8.3 Direct NIM Test¶

# Test Llama-3 LLM
curl http://localhost:8520/v1/chat/completions \
  -H "Content-Type: application/json" \
  -d '{
    "model": "meta-llama3-8b-instruct",
    "messages": [{"role": "user", "content": "What is intracranial hemorrhage?"}],
    "max_tokens": 200
  }'

9. API Endpoints for NIM Services¶

9.1 VISTA-3D Segmentation¶

curl -X POST http://localhost:8524/nim/vista3d/segment \
  -H "Content-Type: application/json" \
  -d '{
    "input_path": "",
    "target_classes": ["liver", "spleen", "kidney"]
  }'

9.2 MAISI Synthetic CT Generation¶

curl -X POST http://localhost:8524/nim/maisi/generate \
  -H "Content-Type: application/json" \
  -d '{
    "body_region": "chest",
    "resolution": "512x512x512",
    "num_classes": 104
  }'

9.3 VILA-M3 Image Analysis¶

curl -X POST http://localhost:8524/nim/vilam3/analyze \
  -H "Content-Type: application/json" \
  -d '{
    "question": "Describe the findings in this chest X-ray",
    "input_path": ""
  }'

10. Troubleshooting¶

NIM container fails to start¶

# Check container logs
docker logs imaging-nim-llm

# Common issues:
# - NGC_API_KEY not set or invalid
# - Insufficient GPU memory
# - NVIDIA driver version mismatch
# - Container image not pulled (authentication failure)

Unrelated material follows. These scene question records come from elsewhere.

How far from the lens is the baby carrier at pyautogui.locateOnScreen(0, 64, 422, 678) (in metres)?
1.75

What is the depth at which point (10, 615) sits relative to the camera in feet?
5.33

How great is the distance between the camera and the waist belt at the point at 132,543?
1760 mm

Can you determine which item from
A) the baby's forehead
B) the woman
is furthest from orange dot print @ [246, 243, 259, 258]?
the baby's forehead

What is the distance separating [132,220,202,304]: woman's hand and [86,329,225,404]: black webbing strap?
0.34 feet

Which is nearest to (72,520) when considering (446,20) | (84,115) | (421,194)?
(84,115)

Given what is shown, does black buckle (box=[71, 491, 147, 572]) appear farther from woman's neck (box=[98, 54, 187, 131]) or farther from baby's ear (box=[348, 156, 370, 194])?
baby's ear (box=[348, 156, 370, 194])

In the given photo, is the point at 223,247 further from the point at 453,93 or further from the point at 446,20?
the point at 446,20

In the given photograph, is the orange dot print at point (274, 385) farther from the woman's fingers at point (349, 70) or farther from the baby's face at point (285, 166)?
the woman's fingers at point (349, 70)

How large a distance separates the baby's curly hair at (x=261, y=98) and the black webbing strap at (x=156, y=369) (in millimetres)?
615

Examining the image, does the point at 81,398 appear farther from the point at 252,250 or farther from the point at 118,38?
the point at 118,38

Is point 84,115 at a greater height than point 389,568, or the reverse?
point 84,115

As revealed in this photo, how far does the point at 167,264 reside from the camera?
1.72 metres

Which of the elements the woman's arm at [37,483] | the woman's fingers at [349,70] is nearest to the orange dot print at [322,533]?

NIM shows "unavailable" in health check¶

# NIM containers take 60-120 seconds to load models after start
# Check if the container is still initializing:
docker logs --tail 50 imaging-nim-vista3d

# Verify the container is running:
docker ps | grep nim

Mock fallback is not working¶

Ensure IMAGING_NIM_ALLOW_MOCK_FALLBACK=true in your .env file. If NIM_MODE=local and ALLOW_MOCK_FALLBACK=false, failures will raise errors instead of falling back.

GPU out of memory¶

If running on limited GPU hardware: 1. Reduce the number of simultaneous NIMs 2. Set unused NIM URLs to empty strings 3. Use IMAGING_NIM_MODE=mock for NIMs you cannot run 4. On DGX Spark (128 GB), all four NIMs fit comfortably

Container pull fails with 401¶

# Re-authenticate with NGC
echo "$NGC_API_KEY" | docker login nvcr.io --username '$oauthtoken' --password-stdin

# Verify API key is valid at https://ngc.nvidia.com/setup/api-key

Port conflicts¶

Default NIM ports (8520, 8530, 8531, 8532) may conflict with other services. To change, edit the port mappings in docker-compose.yml and update the corresponding IMAGING_NIM_*_URL variables in .env.

For complete architecture details, see ARCHITECTURE_GUIDE.md. For the full implementation specification, see PROJECT_BIBLE.md.